Anyway, whatever I might have seen of Lijiang was cut off abruptly when, after ironically the only decent meal I had in the old city (incredible Tibetan soup and an oreo milkshake, although thinking about it now makes me queasy), I was set upon by a positively vicious case of food poisoning. I think it was the milkshake (never trust dairy products in China), but regardless of the cause I was what my trip-mate Chris termed "bullfrogging" (the nice way to say it is... working both ends, sometimes simultaneously) for a full 14 hours. Tania was incredibly understanding and sweet in looking after me, and my mother kept in cell phone contact hourly (cell technology is fantastic) but it was not so much a pleasant experience.
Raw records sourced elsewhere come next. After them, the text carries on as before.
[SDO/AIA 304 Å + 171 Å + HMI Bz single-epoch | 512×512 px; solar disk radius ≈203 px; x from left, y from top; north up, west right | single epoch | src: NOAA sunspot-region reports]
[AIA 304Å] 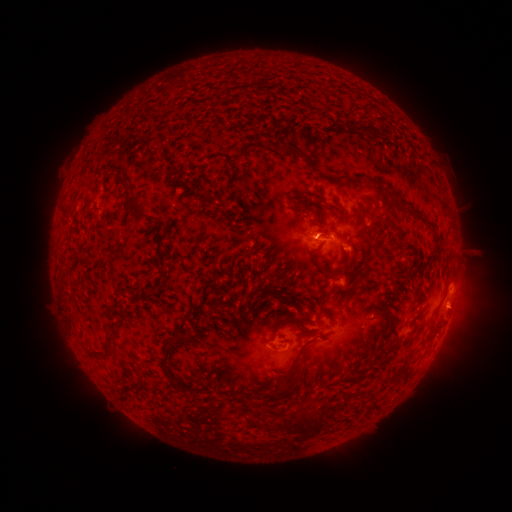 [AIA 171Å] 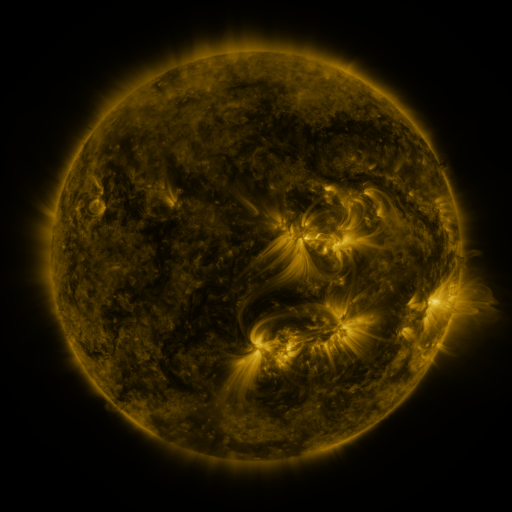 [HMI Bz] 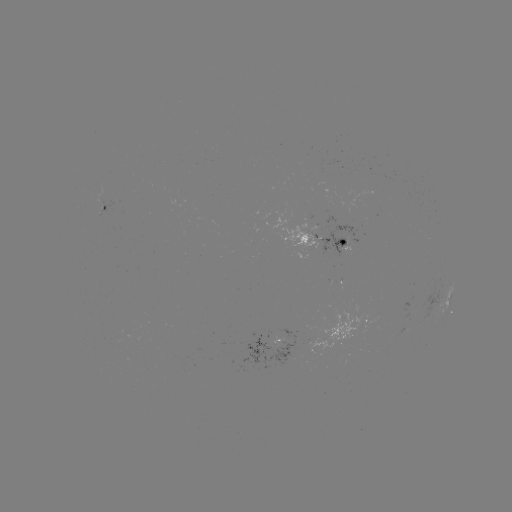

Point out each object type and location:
spotted active region: (104, 207)
spotted active region: (321, 241)
spotted active region: (448, 299)
spotted active region: (366, 323)
spotted active region: (282, 339)
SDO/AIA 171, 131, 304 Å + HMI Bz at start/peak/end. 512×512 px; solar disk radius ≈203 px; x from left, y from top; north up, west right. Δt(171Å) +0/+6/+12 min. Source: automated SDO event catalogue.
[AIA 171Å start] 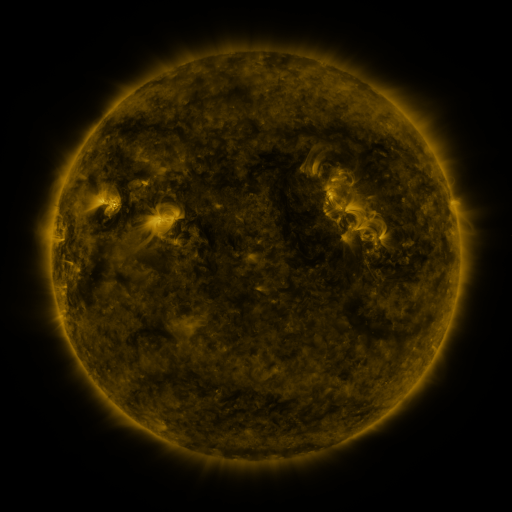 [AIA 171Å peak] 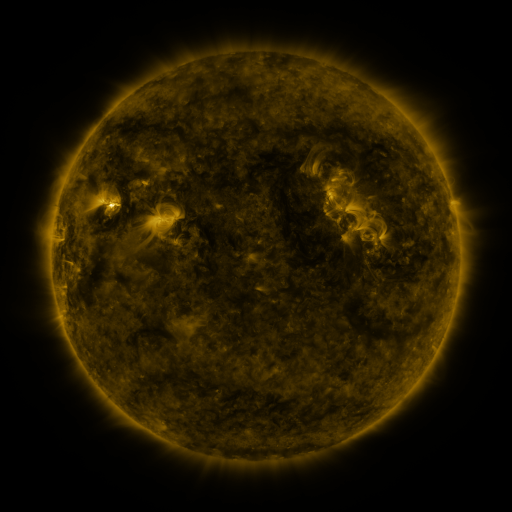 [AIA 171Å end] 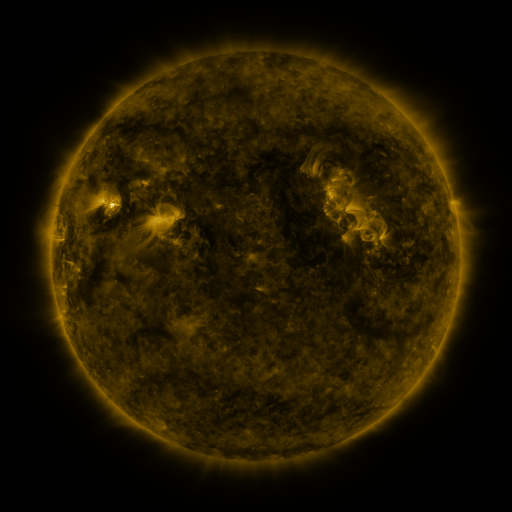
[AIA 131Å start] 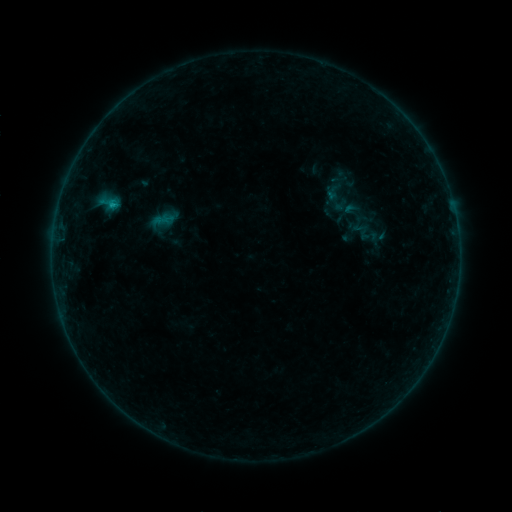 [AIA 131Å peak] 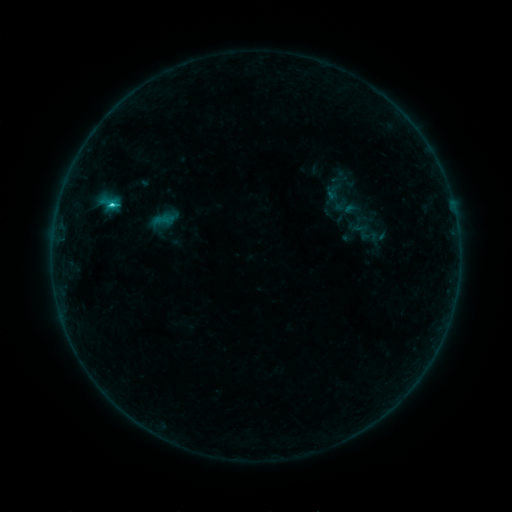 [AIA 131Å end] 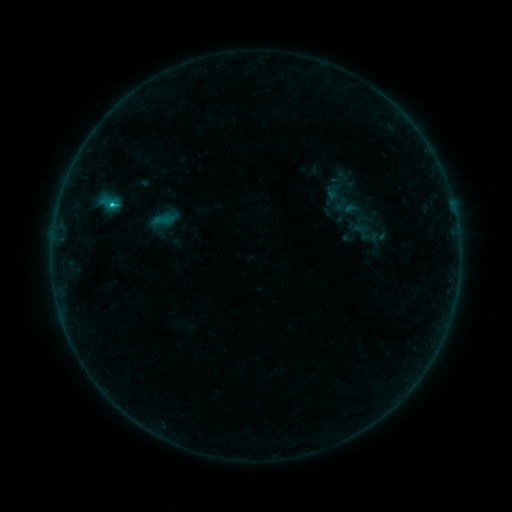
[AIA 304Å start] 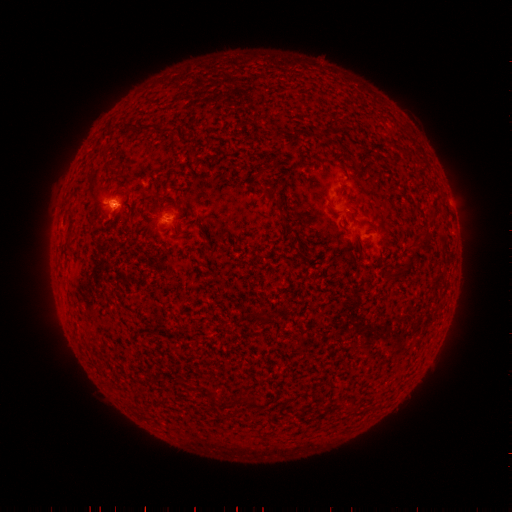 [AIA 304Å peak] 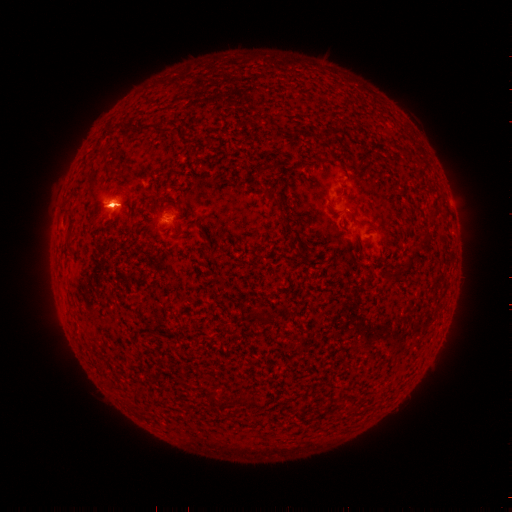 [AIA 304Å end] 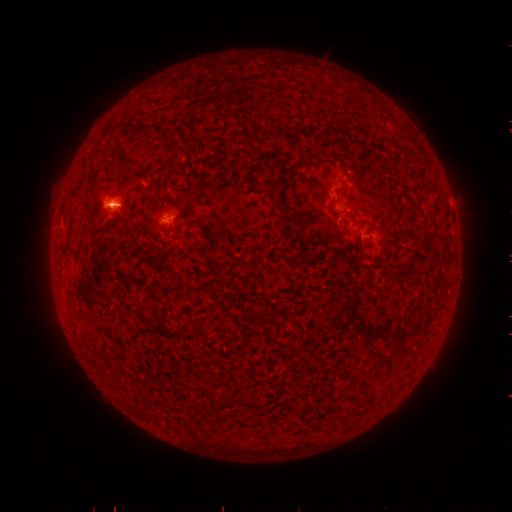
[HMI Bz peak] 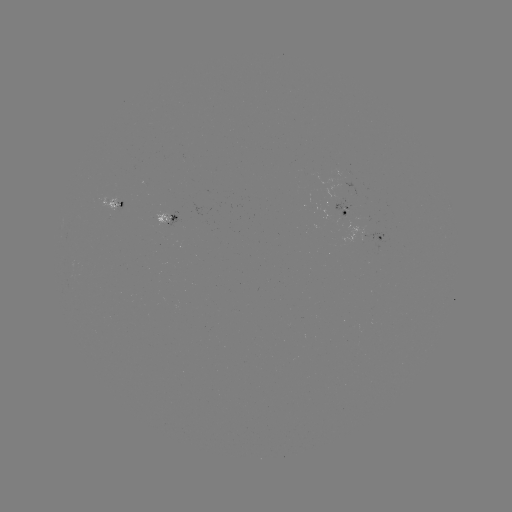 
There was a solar flare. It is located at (114, 207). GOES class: C1.2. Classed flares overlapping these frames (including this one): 1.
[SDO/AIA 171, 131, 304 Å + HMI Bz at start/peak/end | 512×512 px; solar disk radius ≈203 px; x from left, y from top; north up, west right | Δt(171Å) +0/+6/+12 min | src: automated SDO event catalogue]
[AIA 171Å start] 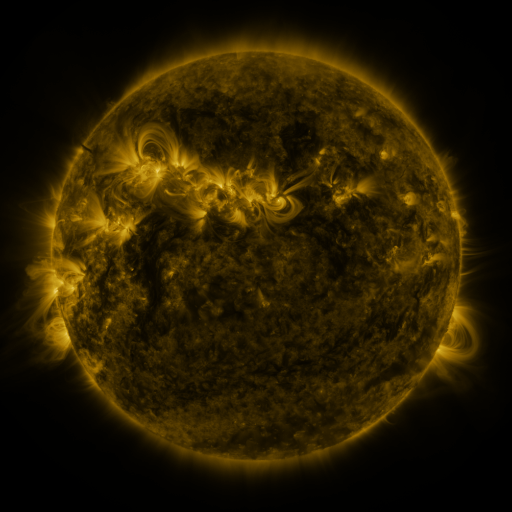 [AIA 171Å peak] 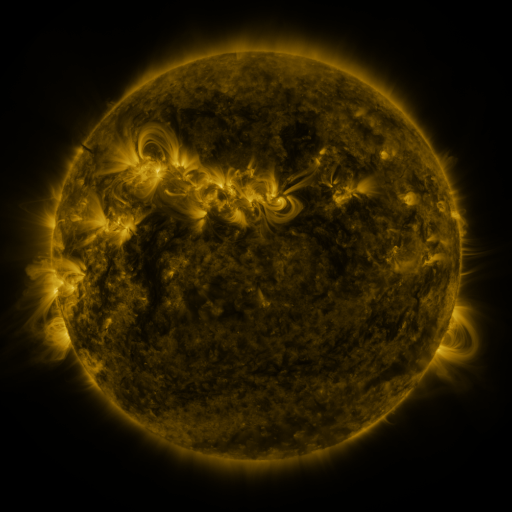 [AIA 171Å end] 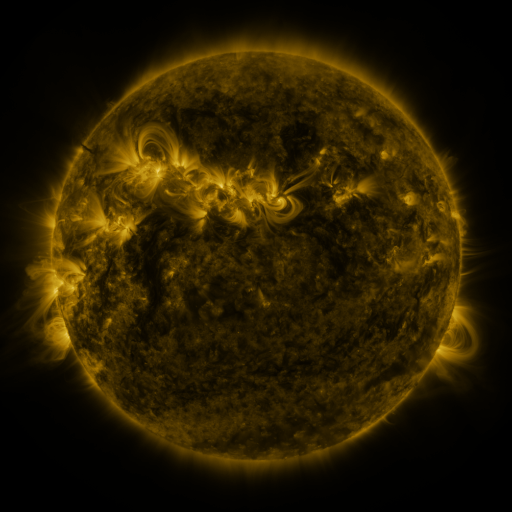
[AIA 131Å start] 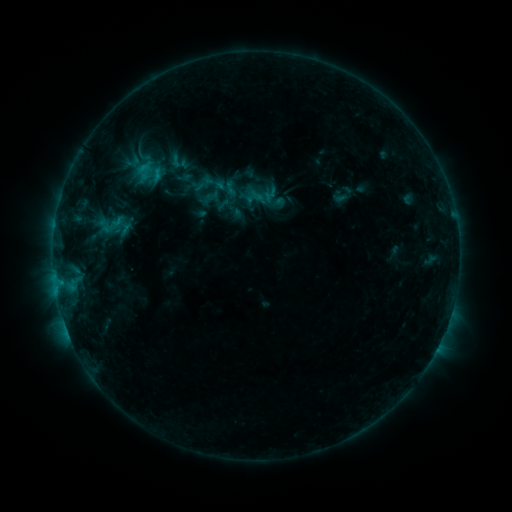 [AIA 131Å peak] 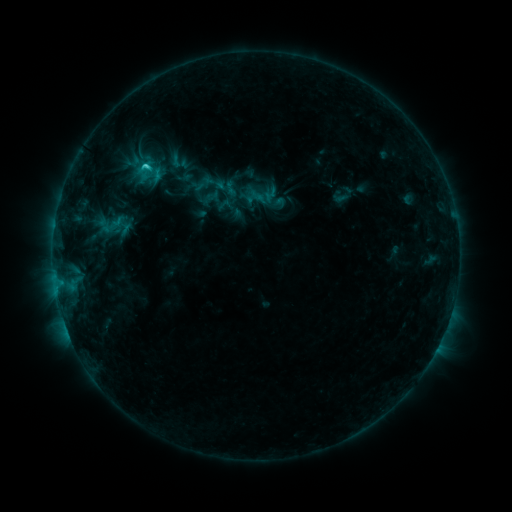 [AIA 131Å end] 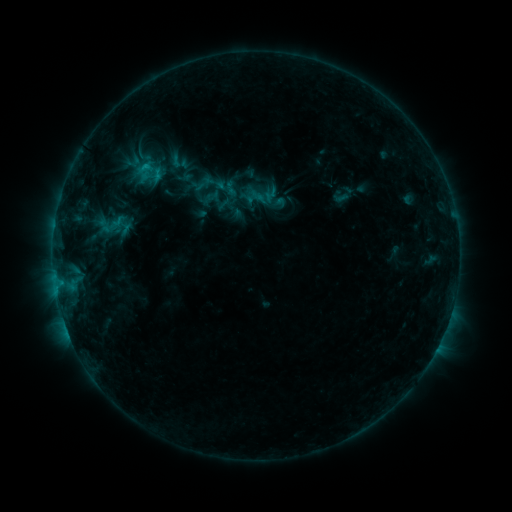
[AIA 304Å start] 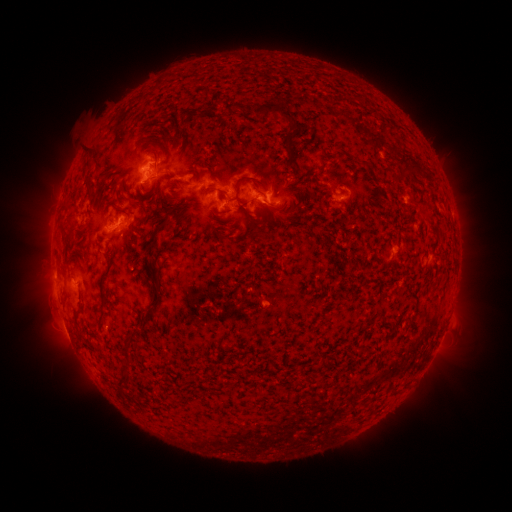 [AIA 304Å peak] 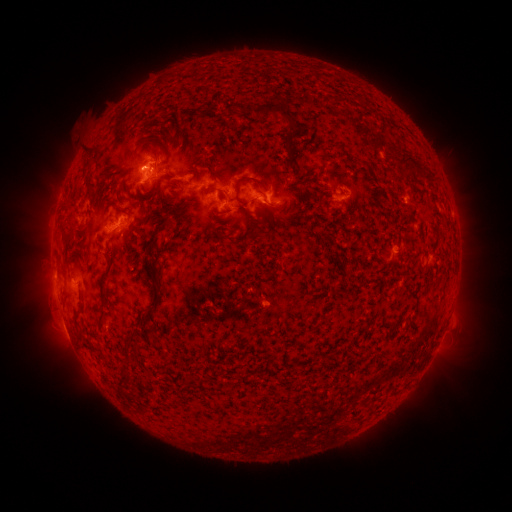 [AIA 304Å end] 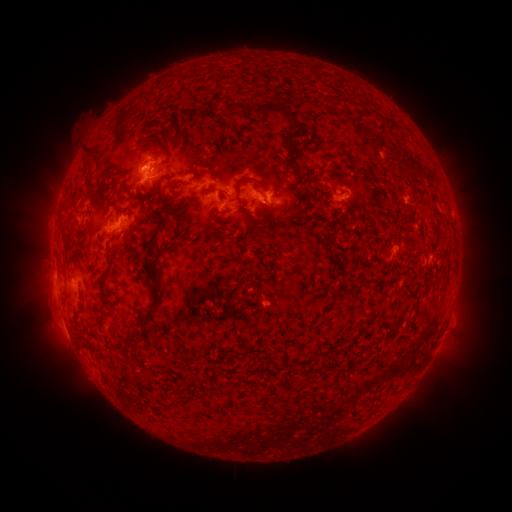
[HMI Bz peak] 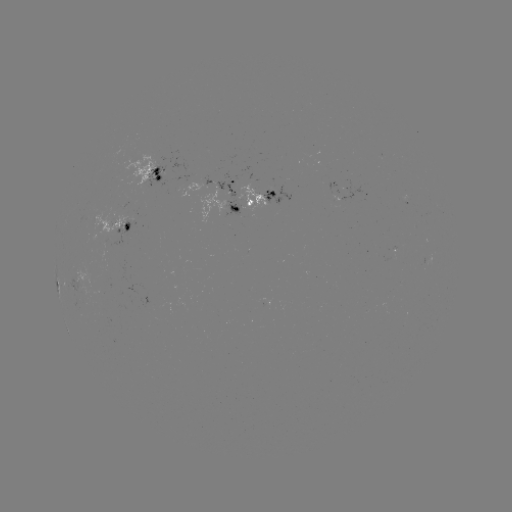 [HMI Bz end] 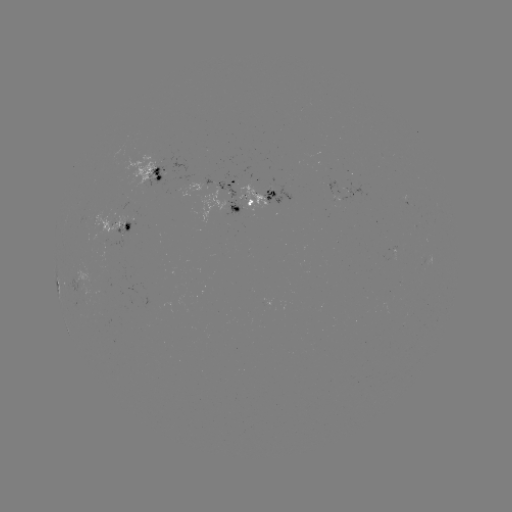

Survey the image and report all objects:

I ultimately because so dehydrated, unable to drink anything, that I fainted for a few seconds.
The next morning I went to the hospital with Ashley, who had a similar affliction, and got a rehydrating IV for a very reasonable Y110 (about $16.) We were so lucky to find two beds together in a room-- Chinese hospitals are... I don't even know if I have a word to describe it. All the beauracracy of the Communist Party but when you're probably sick and unable to navigate it, with too little space so that people have to take IVs on benches or in waiting rooms, and with very little regard for hygiene (we insisted on one-time-use needles, naturally.) On the plus side, the hospital was the one place I really got to see Naxi culture in action, with old women coming in for treatments from the countryside.
Ashley, Lisa, and I stayed an additional day in our hotel in Lijiang trying to recuperate before beginning our ISP. And then, filled with anxiety and still not feeling exactly myself, I set off on my month-long adventure, starting with a 4 hour (that turned into 7-hour) van trip to Lanping, Nujiang Prefecture.